Laurent series

Yes I think it is correct.

But the series is powers of $(1/z)$. The symbol is not epsilon. It's called sigma ($\Sigma$)

It does agree with the book. Why do you think it doesn't?

Vasco

I have a few more questions, including the exercise at the end of this subsection 1:
1. Starting from something basic, for the series $\sum_{n=0}^{\infty} z^n = \frac{1}{1-z}$ looking at the left hand side sum, it is easy to see that it only converges to some value when $|z| < 1$ but can you see it using the right hand formula as well? I know that there are various methods of calculating radius of convergence i.e a ratio test which here returns $\frac{a_{n+1}}{a_{n}} = \frac{1}{1} = 1$ and we manually test endpoints to discover $-1 < R < 1$
2. For $\sum_{n=0}^{\infty} (\frac{z}{2})^n$ we say it is valid for $|z| < 2$ why? UPDATE. Ok it makes sense even intuitively, we can now have two times bigger $z$ as we divide by two. As for the ratio test it's value shall be now divided by $2$ and hence we have $ L = \frac{1}{2}$ so $R = \frac{1}{L} = 2$
3. For the exercise for $|z| > 2$ how was the new expansion obtained? We know that for $|z| > 2$ there are no more singularities but in the same time both series are divergent. So two questions,
a.

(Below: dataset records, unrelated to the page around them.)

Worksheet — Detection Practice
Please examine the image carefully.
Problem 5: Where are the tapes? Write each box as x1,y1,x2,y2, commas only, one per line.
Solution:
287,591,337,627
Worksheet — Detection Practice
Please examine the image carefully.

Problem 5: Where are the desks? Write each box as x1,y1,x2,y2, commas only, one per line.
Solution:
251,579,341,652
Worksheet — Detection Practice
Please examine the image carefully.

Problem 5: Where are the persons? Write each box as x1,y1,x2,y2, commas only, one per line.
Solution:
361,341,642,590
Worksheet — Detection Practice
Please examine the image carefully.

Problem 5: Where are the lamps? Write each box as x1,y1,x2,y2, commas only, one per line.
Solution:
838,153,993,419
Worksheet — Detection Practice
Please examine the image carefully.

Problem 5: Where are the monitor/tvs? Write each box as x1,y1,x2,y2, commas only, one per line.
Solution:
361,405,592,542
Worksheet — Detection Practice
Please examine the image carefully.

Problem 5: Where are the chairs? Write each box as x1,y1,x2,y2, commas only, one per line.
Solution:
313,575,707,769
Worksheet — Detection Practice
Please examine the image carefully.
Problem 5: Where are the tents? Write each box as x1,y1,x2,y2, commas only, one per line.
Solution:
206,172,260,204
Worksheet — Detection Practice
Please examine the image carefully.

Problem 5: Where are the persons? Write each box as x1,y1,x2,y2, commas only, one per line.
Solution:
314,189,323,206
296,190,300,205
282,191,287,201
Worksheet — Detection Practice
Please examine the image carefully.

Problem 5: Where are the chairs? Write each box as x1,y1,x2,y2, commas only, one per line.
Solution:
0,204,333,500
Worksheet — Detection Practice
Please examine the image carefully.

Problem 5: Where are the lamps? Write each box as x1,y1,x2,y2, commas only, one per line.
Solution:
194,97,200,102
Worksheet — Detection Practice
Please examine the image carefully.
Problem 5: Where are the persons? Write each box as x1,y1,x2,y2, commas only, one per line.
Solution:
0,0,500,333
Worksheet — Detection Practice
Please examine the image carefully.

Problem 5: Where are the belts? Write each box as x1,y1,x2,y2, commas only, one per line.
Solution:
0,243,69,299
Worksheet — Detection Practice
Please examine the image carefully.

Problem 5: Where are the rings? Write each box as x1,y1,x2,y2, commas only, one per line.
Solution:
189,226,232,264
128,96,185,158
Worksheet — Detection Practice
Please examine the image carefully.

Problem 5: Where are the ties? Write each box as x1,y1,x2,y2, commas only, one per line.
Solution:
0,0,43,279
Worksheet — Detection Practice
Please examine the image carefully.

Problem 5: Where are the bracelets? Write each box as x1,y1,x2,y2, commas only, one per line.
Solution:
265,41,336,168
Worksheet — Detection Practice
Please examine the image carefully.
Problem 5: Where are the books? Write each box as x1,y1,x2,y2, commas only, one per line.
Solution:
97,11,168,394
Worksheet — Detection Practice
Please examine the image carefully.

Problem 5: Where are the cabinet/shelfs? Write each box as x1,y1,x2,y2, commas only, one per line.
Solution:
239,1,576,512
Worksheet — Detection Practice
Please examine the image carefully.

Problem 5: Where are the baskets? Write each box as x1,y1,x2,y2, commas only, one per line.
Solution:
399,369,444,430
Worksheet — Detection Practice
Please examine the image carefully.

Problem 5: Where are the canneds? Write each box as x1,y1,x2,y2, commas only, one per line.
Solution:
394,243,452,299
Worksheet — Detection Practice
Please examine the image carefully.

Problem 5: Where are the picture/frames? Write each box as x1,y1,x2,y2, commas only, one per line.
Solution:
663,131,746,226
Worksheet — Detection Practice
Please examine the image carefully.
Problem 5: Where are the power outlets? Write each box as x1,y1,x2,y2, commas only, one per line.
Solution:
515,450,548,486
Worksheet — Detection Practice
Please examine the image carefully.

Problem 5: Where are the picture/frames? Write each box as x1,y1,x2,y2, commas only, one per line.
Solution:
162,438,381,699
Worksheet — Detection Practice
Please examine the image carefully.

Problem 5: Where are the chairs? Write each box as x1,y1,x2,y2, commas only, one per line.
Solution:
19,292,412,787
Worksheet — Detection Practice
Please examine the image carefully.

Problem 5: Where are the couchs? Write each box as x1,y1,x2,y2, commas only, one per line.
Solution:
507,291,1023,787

Why do we care about a Laurent series anymore if we know that there are no more singularities? Shouldn't Taylor series be enough here?
b. Both series are divergent at $|z| > 2$

UPDATE:

for 3.a, I think we still want Laurent series to also cover the singularities before but strictly speaking, if we only care about arguments $|z| > 2$ we don't need a Laurent series anymore right?
b. Surprisingly, the two examples that are already in the book show that by slightly modifying these partial fraction we can get wide range of convergence. This observation allowed me to tackle this exercise. 

Here is my attempt. We need $|z| > 2$ and for the first partial fraction we already have it, namely $- \sum_{n=0}^{\infty} \frac{1}{z}^{n+1}$ it converges for $|z| > 1$ so will also do for $|z| > 2$. Next we nee to adjust $\frac{1}{(2-z)}$ so it converges in the same circle. It is not hard to come up with $\frac{1}{z} \sum_{n=0}^{\infty}(1-\frac{2}{z})$ 
Next expanding just first few terms shows: first term cancels out for both sums. The second term, one gives $\frac{1}{z^2}$ while the other $\frac{2}{z^2}$ which sums up to $-\frac{1}{z^2}$. In the same way next terms sum up to $-\frac{3}{z^3}$. Which complies with what's in the book (ignoring the first term $\frac{1}{z}$ which is already marked as an error and removed in a newer editions of the book)

Thank you.

Mondo

1. You can't say we can see that the series converges. How can you know? You obviously haven't read the last few paragraphs on page 433. Forget all those ratio tests we don't need them and they don't give us any insight as to what is happening.

2.Same as 1.

3. You need to distinguish between Taylor series and Laurent series. The two Taylor series are divergent but what about the Laurent series. Again this shows that you haven't read this chapter and understood it.

3a We want to find a series which converges for $|z|>2$ that's why we care about a Laurent series. Taylor series are divergent here!!!!

3b Both Taylor series are divergent, but what about the Laurent series?

Comments regarding your UPDATE

3a No not right. We do need a Laurent series here as The two Taylor series are divergent here!!

b What you have written about modifying the partial fractions to get convergence is totally wrong. Those manipulations are to make it easier to write the series as a summation that's all.

As a result your attempt at 3 cannot be right. Also the $1/z$ is still in the latest printing.

Vasco

Mondo


Mondo

I also agree with this, quoted from your reply #3 above. Apologies again.

Vasco

Vasco,
I got caught up by work, will respond as soon as I can.
Thank you!

Vasco,

but $P(w)=a_0+a_1w+a_2w^2+...$ where $w=1/(z-a)$ means we have a radius of convergence equal the distance to the nearest singularity, which in this case is $w=1$. Hence we can do $|w| < 1 => |\frac{1}{(z-a)}| < 1 = z > 1 + a$ But this is not quite what we wanted.

Vasco,
what is the last statement "So the power series Q.." based on? How is that true?